Игра водоворотов приводит ее к летку. Танцовщицы уже там, но их танец — это печальная пародия на то, что некогда приводило их в такое возбуждение. Воительницы свирепы. Она встречается с сестрами — они в таком же замешательстве, как и она сама. Они не получили никакого приказа. А мир все-таки остается голубым и золотым. Она поднимается, порхает и снова падает. Она чувствует, что постарела. Младшая сестра улетает. Другая ошеломленно следует за ней. Они кружатся в воздухе, потом первая из них исчезает. В том месте, должно быть, есть эспарцет. Она следует в том же направлении, захваченная незримой сетью информации, которую она не понимает. Этот день — новый день — не подает ей никакого знака тепла. Если бы изобразить ее полет графически, образовалась бы путаница кривых и прямых линий, петляющих подъемов и спусков, обгоняющих, перерезывающих друг друга. Истина заключается в том, что летит она наугад. Должно быть, так летала первая пчела. Она оскорблена. Ведь рой для того и существует, чтобы никогда не вернулись времена былой неуверенности! Ну, а если рой не оправдывает надежд? Она видит отцветший клевер. Ее охватывает гнев. Она жужжит, она готова ужалить.
Солнце появляется здесь с другой стороны. Холодные места оказываются там, где она их вовсе не ожидала. Ветер приносит неизвестные запахи. Она ненавидит неизвестное. Наконец до нее доходит приказ, сперва почти неслышный, неразличимый. Он звучит громче. Он идет не снаружи. Откуда же? Она не знает. Но ее полет уже утратил неуверенность. Она сворачивает под прямым углом. Должно быть, произошла катастрофа. Надо выжить. В ней говорит рой. Говорит через нее. Она стала роем. Все прежние законы отменены. Действуйте так, как вы считаете нужным.
Охмелевшая от бытия, она внезапно опускается на голубые люпины. Она находит их не слишком сладкими. Сначала она всасывается в них с тревогой. Нет, это не так уж плохо. Один вид цветов в день. Время медленно истекает. Она возвращается, штанишки у нее не такие тяжелые, как всегда. Она обеспокоена. А вдруг ее изгнали? Ага, это и в самом деле ее улей, но это уже не пчельник. Колышутся две тени. Эти тени — часто благожелательные силы. Но иногда они плохо пахнут. Тогда надо жалить. К этому обычно привыкаешь.
Да, именно на ее улей покушаются большие тени. Теперь она уже не ошибается, как это бывало с ней, когда она была молодой. Сестры кружатся — они тоже взволнованы. Право же, все разладилось. Может быть, это вина новой Царицы? Старая пчела жалеет о золотом веке.
Внезапно одна из теней — та, что покороче, — обрушивается на нее. Она поражена, убита, пронзена кинжалом, поймана, захвачена, опустошена, и улей, люди, голубизна, мир исчезают. Для каждой пчелы конец света бывает только один раз.
Убийцей оказалась оранжевая оса — она втрое больше осы обыкновенной.

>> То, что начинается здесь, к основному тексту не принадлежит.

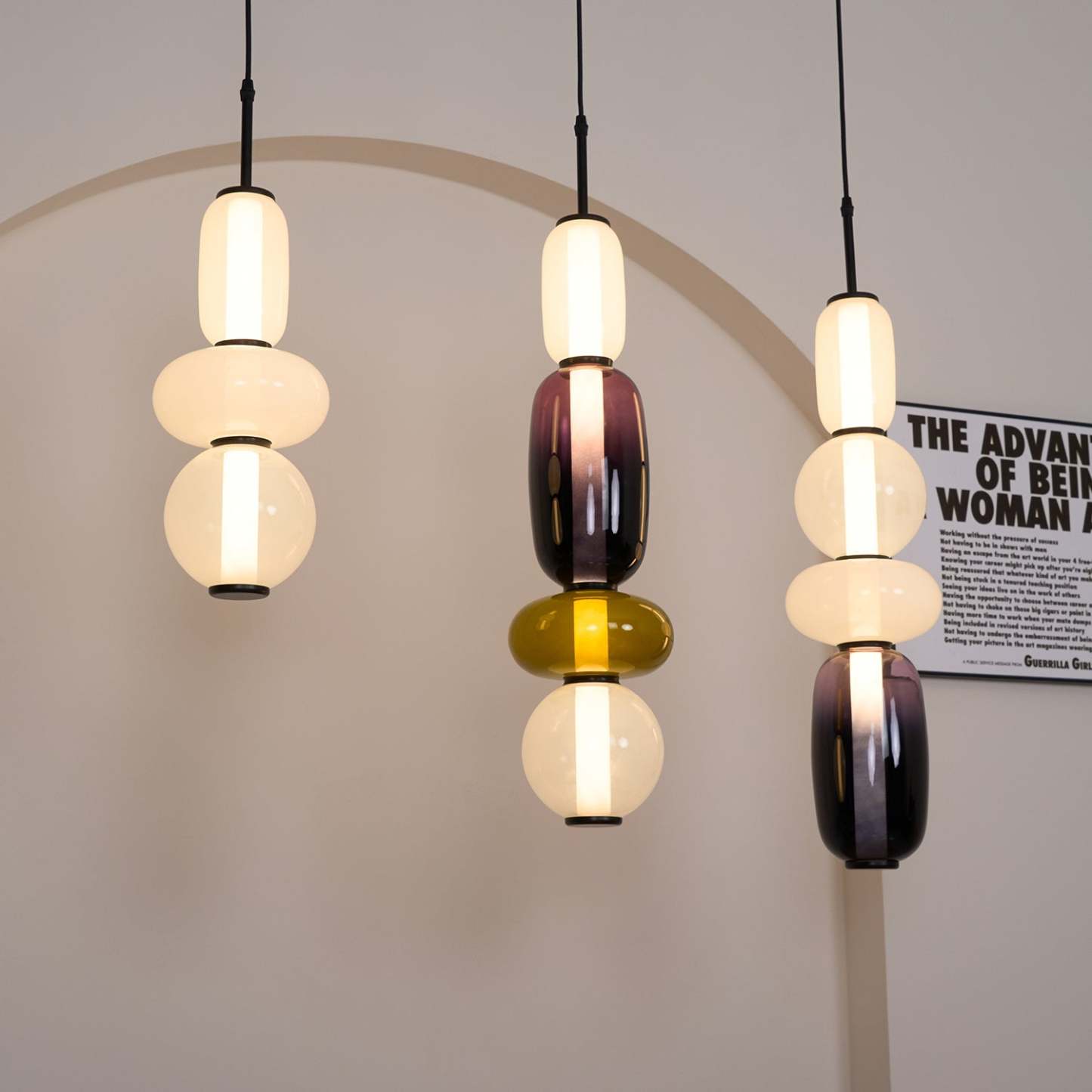 Amber Drop Glass Pendant Light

— Какой ужас! — говорит Эме.
— Это пожирательницы. В книгах сказано: «Пчелиный волк, пожирающий пчел». Они накидываются на пчел, когда те возвращаются, нагруженные пыльцой.
Капатас говорит:
— Ребята, надо окурить ульи.
Мальчишкам из Пи нравится эта игра, и некоторые из них пользуются ею, чтобы покурить на счет хозяев. Настороженные происходящим дрозды, не умолкая, тревожно перекликаются. Люди возвращаются к ущелью, где пастух собрал наконец свое стадо. Сложное искусство крестьянской беседы требует умения вовремя закончить ее. Изысканная учтивость подсказывает, кто должен произнести последнее слово — ему и должно оказать почет. Эта дипломатия необходима даже в тех случаях, когда никаких сделок и обменов из этого не воспоследует.
Человек раскручивал длинную сентенциозную фразу о «событиях» и закруглил ее неожиданно:
— Война ли, нет ли, революция, нет ли, республика, нет ли, а сельское хозяйство — это безнадежная надежда.

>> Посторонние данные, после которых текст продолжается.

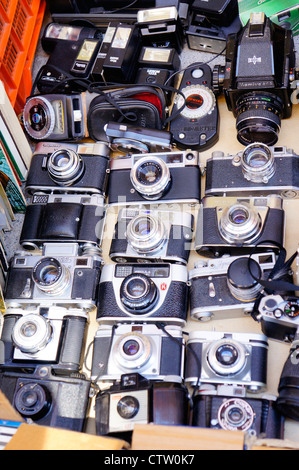 collectible old cameras for sale in El Rastro flea market in Madrid, Spain Stock Photo
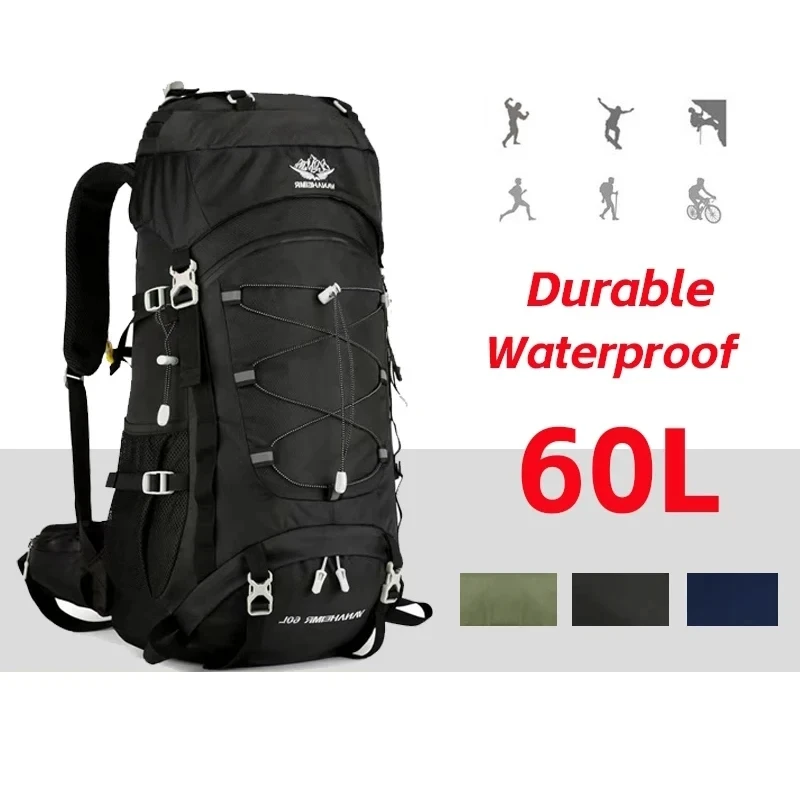 60L Camping Backpack Large Capacity Outdoor Climbing Bag Waterproof Mountaineering Hiking Trekking Sport Bags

И до конца своих дней Эме Лонги время от времени будет рассказывать о том, как некий пастух произнес эти слова на границе вечных снегов, а слушатели будут делать вид, что верят ему.

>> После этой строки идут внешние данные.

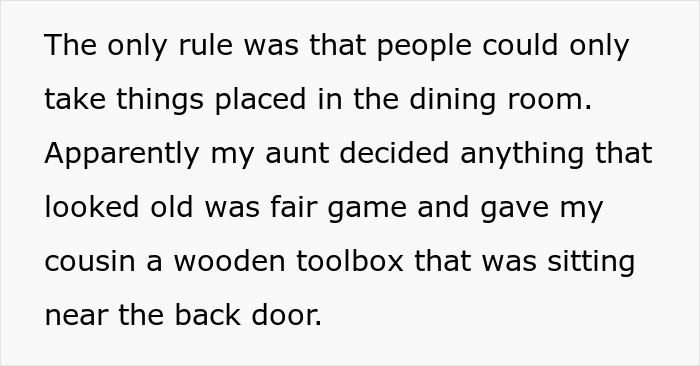 Screenshot of text detailing a rule for the family free table tradition and an aunt's violation.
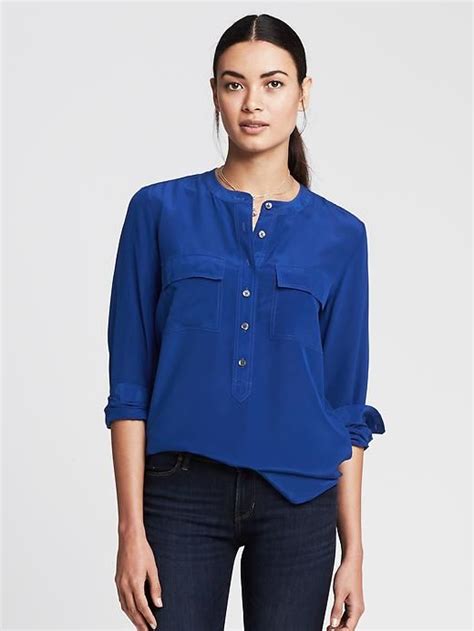 Dark Silk Popover Blouse Product Image Popover Blouse Clothes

Пастух и пятьдесят голов скота, главным образом овец, спускались по дикой тропе, а колокольчики звякали на трех нотах. Эме и Капатас, выждав из вежливости некоторое время, тоже тронулись в путь. Пастух, покорный своему стаду, не может подчинить путешественника своему медленному темпу, так же точно, как тот не может подчинить пастуха своему быстрому темпу. Надо расстаться, не показывая, что ты чем-то недоволен. Так поступают те, кто знает жизнь.